An eight-year-old child maid was allegedly beaten to death by her employers for releasing their prized parrots from a cage, in a case which has caused outcry in Pakistan.

Zohra Shah opened the cage to feed the birds on Sunday, only for the birds to fly away. Her enraged employers at the home in Rawalpindi, near Islamabad, are accused of beating her unconscious before dumping her at a nearby hospital. She died of her injuries.

A preliminary police case said Zohra had been alive when taken to the hospital with injuries to her face, hands, abdomen and legs.

Police said the couple were arrested the same day and the husband admitted he and his wife had beaten Zohra after she let his "expensive pet parrots escape from their cage". They have been remanded in custody.

The death reignited the issue of the exploitation of child labour and domestic servants in the country. Zohra from Punjab's Kot Addu city had begun work for the unnamed couple four months ago, to take care of their one-year-old child, police said. The couple had promised to provide the girl an education.

Pakistan has huge numbers of children at work, and according to a 2018 report by the Human Rights Commision of Pakistan (HRCP) some 12 million are employed.

The abuse of young domestic staff has made the news before.
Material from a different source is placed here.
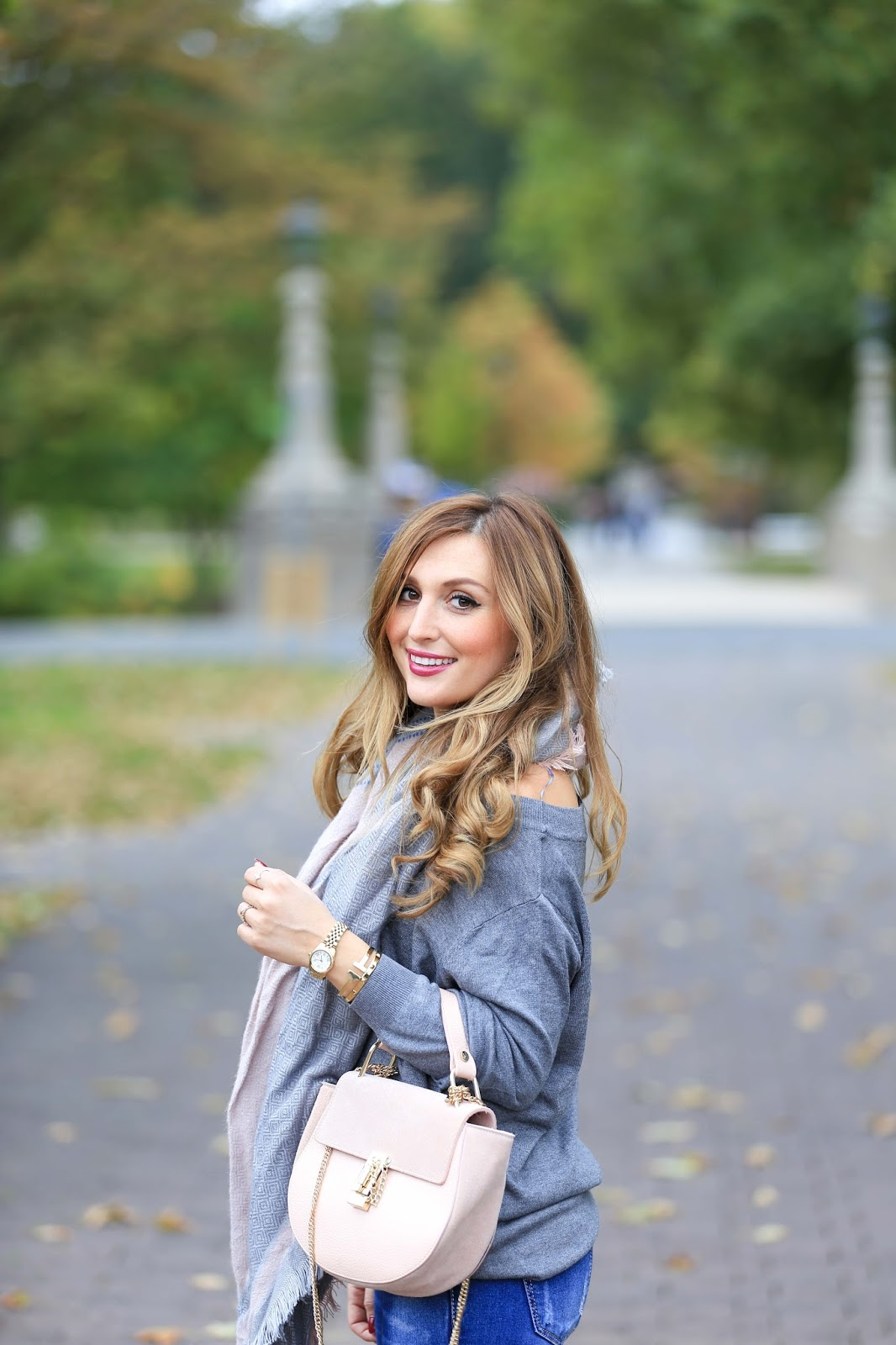 Fashionstylebyjohanna-Chloé Tasche-Lookalike Chloé.My Colloseum-Colloseum-grauer Pullover-xxl schal kombinieren-schwarze overknees-blogger aus Deutschland-deutsche Fashionblogger-aus-Frankfur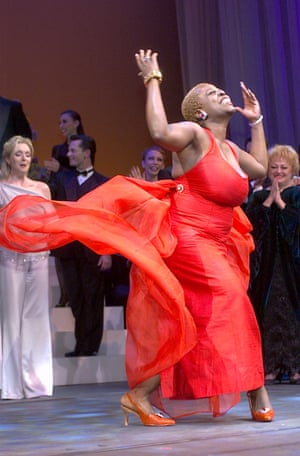 Lillias White appears for the curtain call of the benefit concert of the musical Funny Girl, 2002, at Madame Tussaud's Wax Museum in New York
Earlier this year, in another notorious case, the Supreme Court set aside the extended three-year sentence against a former judge and his wife who were convicted for torturing their 10-year-old maid Tayyaba.

Shireen Mazari, Pakistan's minster for human rights, said she was following the case. The government favoured amending the law to class domestic labour as a hazardous occupation for children, she said. The Employment of Children’s Act 1991 prohibits employing children under 14 years of age in unsafe and hazardous environments such as factories, carpet industries and mines.

“In the absence of a proper law to protect domestic labour, this is the quickest way to protect children,” Dr Mazari told Dawn newspaper. Sharmila Faruqi, a leader of the opposition Pakistan People's Party, said: “The barbarity of this is sickening.”